2 前項第六号の金銭その他の保証金の額には、同号の通貨関連デリバティブ取引等又は暗号資産等関連デリバティブ取引等を決済した場合に顧客に生ずることとなる利益の額を含むものとし、当該通貨関連デリバティブ取引等又は暗号資産等関連デリバティブ取引等を決済した場合に顧客に生ずることとなる損失の額を控除することができるものとする。
3 第一項第六号に規定する個別顧客区分管理金額の算定に当たっては、金融商品取引業者等が顧客との間において一括清算の約定をした基本契約書に基づき通貨関連デリバティブ取引等又は暗号資産等関連デリバティブ取引等を行っている場合において、当該算定の時において当該顧客に一括清算事由が生じた場合に当該基本契約書に基づいて行われている特定金融取引について当該一括清算事由が生じた時における評価額で当該顧客の評価損となるもの(当該通貨関連デリバティブ取引等又は暗号資産等関連デリバティブ取引等に係るものを除く。
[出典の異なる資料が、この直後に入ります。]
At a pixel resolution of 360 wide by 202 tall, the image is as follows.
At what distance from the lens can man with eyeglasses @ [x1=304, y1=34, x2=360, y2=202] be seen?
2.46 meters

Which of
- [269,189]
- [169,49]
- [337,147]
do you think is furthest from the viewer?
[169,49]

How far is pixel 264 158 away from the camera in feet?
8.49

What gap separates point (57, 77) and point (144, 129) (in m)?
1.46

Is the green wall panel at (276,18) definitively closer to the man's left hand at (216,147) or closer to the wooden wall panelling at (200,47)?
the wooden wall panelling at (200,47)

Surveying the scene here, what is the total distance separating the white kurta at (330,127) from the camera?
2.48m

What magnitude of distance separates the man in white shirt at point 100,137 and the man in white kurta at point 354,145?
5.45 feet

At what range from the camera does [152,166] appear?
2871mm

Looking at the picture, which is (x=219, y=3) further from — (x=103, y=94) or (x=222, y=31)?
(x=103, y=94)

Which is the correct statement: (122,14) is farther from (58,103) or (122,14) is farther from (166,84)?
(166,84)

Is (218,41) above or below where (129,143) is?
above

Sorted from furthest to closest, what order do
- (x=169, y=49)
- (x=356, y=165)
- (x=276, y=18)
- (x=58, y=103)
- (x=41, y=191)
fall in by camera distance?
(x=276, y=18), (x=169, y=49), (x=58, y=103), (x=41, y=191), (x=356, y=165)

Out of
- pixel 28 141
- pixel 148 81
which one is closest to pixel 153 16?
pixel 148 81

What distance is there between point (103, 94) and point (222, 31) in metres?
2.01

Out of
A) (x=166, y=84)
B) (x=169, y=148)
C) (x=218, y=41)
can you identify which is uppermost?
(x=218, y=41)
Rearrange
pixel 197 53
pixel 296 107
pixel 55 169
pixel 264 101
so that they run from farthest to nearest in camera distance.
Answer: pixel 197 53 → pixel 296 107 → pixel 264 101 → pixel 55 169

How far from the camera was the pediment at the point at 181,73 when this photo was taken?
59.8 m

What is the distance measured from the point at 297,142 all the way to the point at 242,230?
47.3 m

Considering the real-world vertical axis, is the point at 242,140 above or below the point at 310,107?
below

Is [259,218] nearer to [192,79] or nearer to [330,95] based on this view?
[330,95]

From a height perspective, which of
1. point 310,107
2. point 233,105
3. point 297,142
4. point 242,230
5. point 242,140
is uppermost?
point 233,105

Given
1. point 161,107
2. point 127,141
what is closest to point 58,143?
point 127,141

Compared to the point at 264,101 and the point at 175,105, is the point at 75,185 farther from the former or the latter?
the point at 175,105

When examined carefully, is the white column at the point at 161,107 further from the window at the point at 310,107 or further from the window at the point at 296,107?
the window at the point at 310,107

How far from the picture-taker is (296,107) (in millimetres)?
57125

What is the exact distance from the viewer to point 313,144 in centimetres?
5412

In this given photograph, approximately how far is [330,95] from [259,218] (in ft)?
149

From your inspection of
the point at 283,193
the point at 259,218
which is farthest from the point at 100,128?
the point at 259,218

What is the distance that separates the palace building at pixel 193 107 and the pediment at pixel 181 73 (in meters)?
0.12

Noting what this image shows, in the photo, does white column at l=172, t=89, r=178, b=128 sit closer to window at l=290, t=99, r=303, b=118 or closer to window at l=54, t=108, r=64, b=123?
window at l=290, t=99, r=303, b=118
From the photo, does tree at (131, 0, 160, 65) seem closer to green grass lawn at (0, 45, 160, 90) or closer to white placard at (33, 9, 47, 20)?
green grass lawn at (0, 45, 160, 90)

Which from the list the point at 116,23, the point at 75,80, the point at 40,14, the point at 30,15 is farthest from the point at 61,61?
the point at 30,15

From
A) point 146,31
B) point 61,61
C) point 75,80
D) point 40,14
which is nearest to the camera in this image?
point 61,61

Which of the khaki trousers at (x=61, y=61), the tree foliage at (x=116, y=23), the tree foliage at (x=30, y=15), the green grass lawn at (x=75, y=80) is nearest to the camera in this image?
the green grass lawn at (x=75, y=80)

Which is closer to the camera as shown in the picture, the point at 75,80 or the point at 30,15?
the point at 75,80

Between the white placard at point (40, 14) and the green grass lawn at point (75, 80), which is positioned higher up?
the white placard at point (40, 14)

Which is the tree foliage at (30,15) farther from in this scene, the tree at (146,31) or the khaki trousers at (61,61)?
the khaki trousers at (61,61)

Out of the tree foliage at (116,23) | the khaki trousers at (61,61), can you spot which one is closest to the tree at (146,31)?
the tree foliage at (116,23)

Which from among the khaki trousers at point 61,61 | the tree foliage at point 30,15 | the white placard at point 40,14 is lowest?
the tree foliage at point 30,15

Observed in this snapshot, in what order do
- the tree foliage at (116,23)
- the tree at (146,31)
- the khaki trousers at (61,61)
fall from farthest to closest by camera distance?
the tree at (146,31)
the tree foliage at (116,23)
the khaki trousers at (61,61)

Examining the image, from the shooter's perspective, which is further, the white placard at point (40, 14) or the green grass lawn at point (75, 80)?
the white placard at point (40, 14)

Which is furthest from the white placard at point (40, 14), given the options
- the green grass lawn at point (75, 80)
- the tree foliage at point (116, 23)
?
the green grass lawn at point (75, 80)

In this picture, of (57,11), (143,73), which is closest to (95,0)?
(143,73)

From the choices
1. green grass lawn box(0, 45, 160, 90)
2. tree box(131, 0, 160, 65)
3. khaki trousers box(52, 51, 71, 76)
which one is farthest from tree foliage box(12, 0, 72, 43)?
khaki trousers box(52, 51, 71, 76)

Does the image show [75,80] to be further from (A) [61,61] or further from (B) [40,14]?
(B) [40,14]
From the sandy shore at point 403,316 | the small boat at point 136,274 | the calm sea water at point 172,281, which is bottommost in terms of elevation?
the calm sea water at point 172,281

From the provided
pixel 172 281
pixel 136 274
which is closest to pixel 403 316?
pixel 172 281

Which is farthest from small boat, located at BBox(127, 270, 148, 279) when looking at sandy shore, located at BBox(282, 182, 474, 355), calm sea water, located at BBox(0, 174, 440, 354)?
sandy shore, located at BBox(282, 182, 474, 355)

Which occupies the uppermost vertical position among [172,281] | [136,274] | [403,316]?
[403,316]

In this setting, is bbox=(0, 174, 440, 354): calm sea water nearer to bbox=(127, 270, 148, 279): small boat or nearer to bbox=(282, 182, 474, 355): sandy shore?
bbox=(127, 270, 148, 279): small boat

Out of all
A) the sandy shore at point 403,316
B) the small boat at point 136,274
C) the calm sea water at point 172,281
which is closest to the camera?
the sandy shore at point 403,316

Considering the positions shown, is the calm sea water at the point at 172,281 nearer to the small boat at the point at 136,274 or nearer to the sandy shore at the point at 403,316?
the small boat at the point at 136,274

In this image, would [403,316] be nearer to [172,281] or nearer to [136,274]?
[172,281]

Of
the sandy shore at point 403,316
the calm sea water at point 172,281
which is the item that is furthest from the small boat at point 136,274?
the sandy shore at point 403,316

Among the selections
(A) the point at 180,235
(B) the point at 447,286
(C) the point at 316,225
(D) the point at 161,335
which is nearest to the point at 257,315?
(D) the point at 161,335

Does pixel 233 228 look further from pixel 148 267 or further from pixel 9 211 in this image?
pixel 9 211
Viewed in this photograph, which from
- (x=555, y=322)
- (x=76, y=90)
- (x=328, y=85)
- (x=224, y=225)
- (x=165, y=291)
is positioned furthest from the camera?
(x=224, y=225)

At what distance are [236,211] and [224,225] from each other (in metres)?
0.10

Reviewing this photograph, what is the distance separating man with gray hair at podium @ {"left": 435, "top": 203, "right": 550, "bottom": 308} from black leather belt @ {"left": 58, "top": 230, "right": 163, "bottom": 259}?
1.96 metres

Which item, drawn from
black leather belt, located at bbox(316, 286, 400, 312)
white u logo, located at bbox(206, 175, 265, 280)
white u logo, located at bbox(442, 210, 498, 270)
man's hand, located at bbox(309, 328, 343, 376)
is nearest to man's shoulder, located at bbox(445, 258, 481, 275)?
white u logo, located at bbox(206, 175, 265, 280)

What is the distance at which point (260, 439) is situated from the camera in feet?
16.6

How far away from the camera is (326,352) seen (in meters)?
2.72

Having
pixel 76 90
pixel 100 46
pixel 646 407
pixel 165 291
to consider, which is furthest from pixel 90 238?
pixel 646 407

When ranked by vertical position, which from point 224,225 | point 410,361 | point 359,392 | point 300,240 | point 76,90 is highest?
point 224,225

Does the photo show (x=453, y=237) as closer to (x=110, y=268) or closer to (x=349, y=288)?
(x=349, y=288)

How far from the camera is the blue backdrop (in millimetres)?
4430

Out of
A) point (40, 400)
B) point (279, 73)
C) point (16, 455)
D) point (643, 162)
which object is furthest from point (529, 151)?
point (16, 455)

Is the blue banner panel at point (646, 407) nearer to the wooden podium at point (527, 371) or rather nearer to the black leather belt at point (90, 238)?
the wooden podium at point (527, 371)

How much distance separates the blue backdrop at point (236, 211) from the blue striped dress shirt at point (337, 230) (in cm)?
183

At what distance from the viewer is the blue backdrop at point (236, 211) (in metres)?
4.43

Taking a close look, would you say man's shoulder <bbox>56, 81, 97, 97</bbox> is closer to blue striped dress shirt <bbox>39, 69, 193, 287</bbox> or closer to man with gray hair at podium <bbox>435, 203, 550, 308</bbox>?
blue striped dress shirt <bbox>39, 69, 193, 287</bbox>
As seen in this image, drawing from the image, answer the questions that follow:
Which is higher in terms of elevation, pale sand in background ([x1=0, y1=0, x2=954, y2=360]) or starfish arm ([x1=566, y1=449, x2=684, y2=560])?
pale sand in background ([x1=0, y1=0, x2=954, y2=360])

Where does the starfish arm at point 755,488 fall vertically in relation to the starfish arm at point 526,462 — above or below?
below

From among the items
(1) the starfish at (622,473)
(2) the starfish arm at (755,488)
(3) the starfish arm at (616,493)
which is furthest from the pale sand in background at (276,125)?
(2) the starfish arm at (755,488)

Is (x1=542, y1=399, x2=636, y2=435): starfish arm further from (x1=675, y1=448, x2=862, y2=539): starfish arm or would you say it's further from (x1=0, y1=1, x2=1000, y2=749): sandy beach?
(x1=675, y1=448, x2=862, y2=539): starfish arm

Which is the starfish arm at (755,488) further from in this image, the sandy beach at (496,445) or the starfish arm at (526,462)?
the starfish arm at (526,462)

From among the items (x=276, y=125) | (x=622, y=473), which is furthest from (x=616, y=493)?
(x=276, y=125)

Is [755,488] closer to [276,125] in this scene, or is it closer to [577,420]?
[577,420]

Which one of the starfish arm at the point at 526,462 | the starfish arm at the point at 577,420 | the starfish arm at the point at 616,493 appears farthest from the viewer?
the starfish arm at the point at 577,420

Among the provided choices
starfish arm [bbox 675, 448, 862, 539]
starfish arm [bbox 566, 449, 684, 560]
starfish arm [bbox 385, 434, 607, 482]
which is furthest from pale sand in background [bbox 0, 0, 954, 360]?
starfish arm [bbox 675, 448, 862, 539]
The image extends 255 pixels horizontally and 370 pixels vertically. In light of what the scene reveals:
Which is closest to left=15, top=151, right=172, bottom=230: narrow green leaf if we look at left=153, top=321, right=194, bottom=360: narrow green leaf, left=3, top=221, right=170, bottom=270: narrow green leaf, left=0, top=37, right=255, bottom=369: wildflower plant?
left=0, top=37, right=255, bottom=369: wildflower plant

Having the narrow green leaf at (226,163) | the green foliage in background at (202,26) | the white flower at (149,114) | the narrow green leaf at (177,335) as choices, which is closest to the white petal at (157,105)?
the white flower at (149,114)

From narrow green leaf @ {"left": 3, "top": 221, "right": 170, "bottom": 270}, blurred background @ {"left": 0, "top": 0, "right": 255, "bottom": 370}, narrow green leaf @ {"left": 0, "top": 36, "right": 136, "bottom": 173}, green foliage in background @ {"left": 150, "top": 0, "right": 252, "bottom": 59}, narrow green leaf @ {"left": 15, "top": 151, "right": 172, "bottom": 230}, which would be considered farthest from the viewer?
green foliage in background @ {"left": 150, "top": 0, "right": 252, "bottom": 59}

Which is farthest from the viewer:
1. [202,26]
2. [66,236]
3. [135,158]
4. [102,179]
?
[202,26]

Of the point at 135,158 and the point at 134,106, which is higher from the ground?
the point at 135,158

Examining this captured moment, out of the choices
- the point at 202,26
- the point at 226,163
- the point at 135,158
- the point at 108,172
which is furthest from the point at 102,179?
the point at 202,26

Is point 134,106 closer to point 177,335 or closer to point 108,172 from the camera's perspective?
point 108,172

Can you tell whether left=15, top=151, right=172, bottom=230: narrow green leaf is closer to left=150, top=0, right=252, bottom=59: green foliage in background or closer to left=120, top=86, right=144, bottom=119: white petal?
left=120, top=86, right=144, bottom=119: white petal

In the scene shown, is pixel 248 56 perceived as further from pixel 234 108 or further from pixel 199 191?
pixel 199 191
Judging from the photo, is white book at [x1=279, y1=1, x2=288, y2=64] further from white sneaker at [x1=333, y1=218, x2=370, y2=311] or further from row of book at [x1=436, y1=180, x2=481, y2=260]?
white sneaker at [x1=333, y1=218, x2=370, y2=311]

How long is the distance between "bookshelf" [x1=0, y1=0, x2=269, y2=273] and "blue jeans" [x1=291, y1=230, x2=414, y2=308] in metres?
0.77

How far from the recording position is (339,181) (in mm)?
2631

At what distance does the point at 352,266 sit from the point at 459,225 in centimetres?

)があるときは、当該基本契約書に基づき通貨関連デリバティブ取引等又は暗号資産等関連デリバティブ取引等を決済した場合においても顧客の保護に支障を生ずることがないと認められる限りにおいて、当該評価損の額を控除することができる。
4 第一項第十四号及び第十五号の「元本換価額」とは、顧客区分管理信託に係る信託財産(元本部分に限る。)を換価して得られる額(顧客区分管理信託に元本補塡がある場合には、元本額)をいう。